Mûsâ aleyhisselâm bir fakiri gördü. Giyeceği olmadığı için kumun içine girmişti. Mûsâ aleyhisselâma, “Bana duâ et, cenâb-ı Hak bana yetişecek dünyalık versin, çünkü zaruretten bittim.” dedi. Mûsâ aleyhisselâm duâ edince, Allahü teâlâ ona dünyalık verdi. Mûsâ aleyhisselâm birkaç gün sonra o fakiri, yakalanmış ve kalabalık halk, onun başına toplanmış olarak gördü. Sebebini sorduğunda dediler ki:
“Bu adam şarap içmiş, kavga etmiş, birisini öldürmüş. Şimdi onu kısas yerine götürüyorlar.”
Mûsâ aleyhisselâm Allahü teâlânın adaletine bir kere daha îmân ve bu cüretinden dolayı istiğfar etti ve meâlen şu âyet-i kerimeyi okudu:
“Eğer cenâb-ı Hak kullarına rızkı lüzumundan fazla verseydi, yeryüzünde ne azgınlıklar yaparlardı.”

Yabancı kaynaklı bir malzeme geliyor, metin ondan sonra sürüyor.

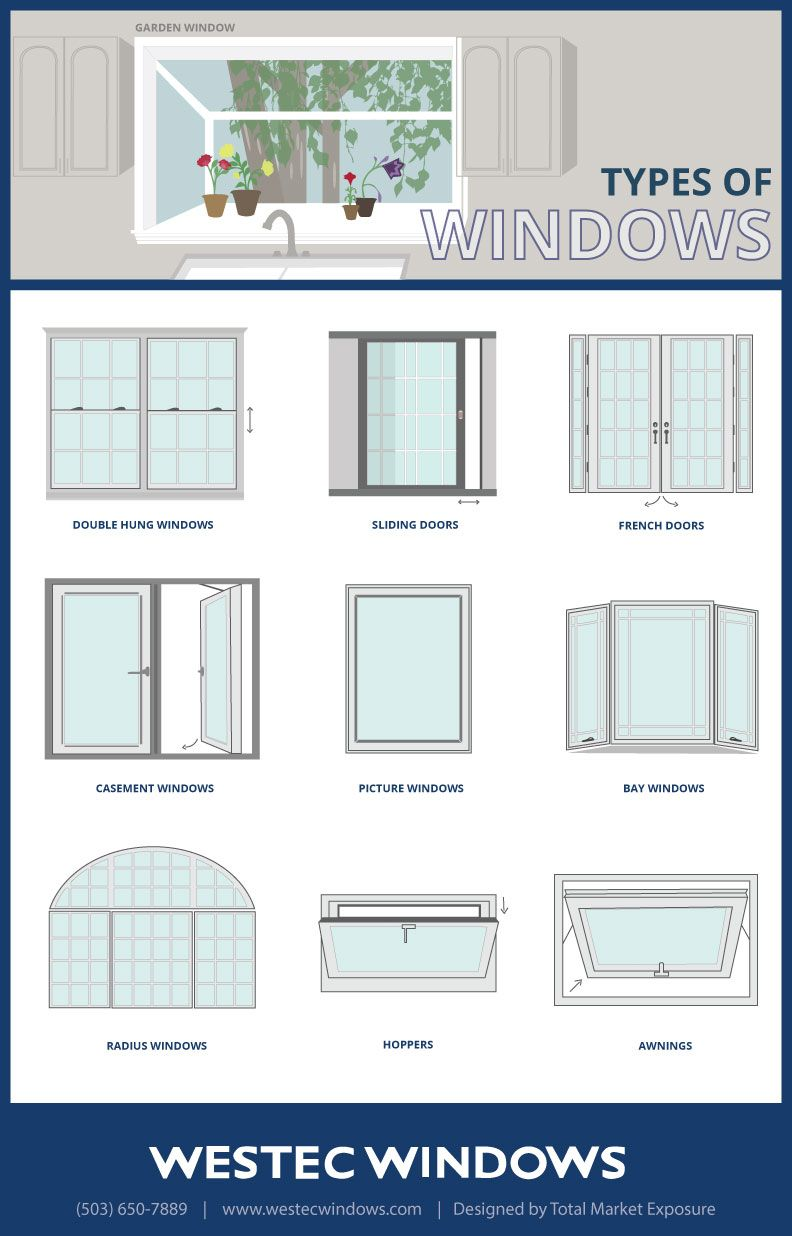 neat infographic about different types of windows i love bay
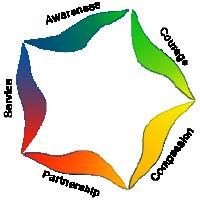 PCC-logo
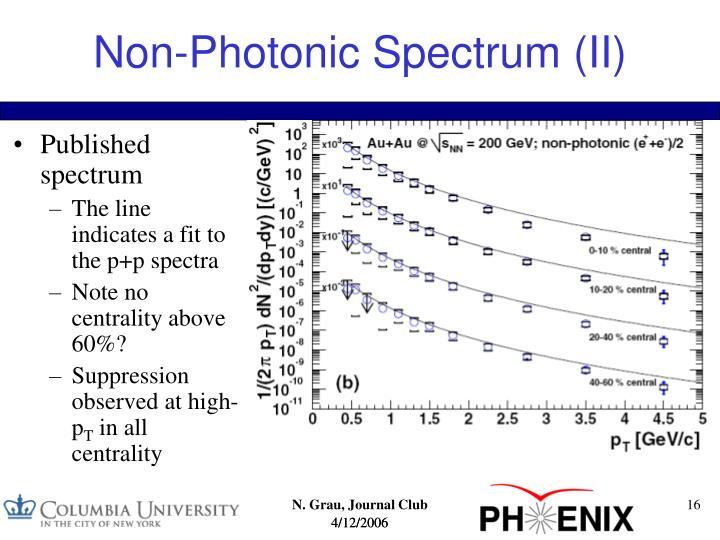 Non-Photonic Spectrum (II)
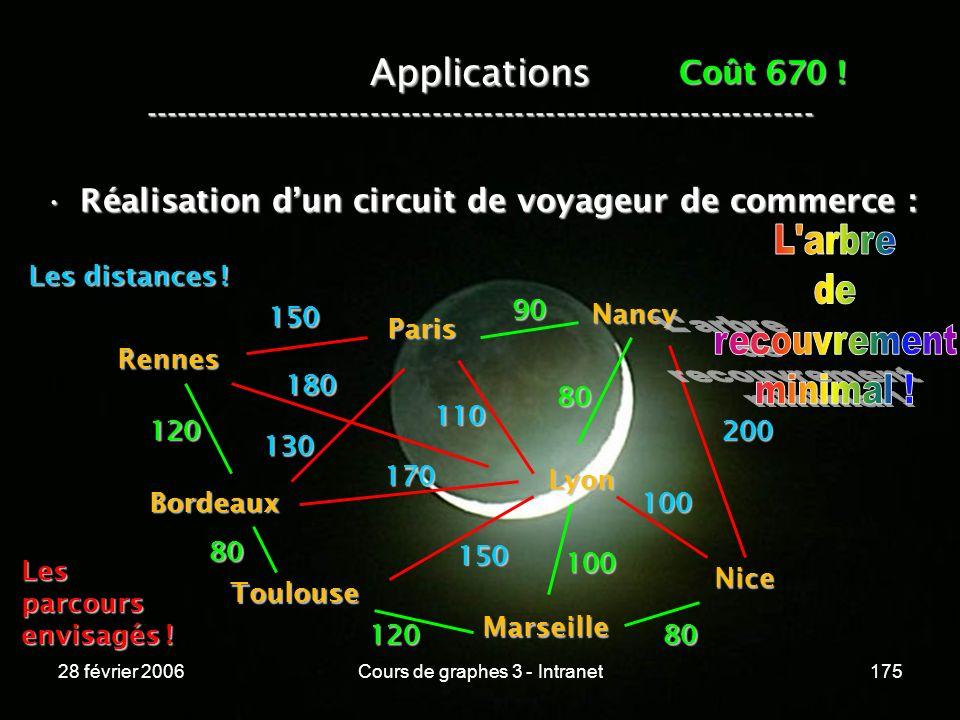 28 février 2006Cours de graphes 3 - Intranet175 Applications ----------------------------------------------------------------- Réalisation dun circuit de voyageur de commerce :Réalisation dun circuit de voyageur de commerce : Lesparcours envisagés .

Herşeyin yaratıcısı olan Allahü teâlâ, herkese lâyık olduğu şeyi vermiştir. Seni zengin etmeyen, sana münasip olanı senden daha iyi bilir. Miskin kedinin eğer kanadı olsaydı, dünyadan serçenin neslini kaldırırdı. Öküzdeki iki boynuz eğer merkepte olsaydı, kimseyi yanına sokmazdı.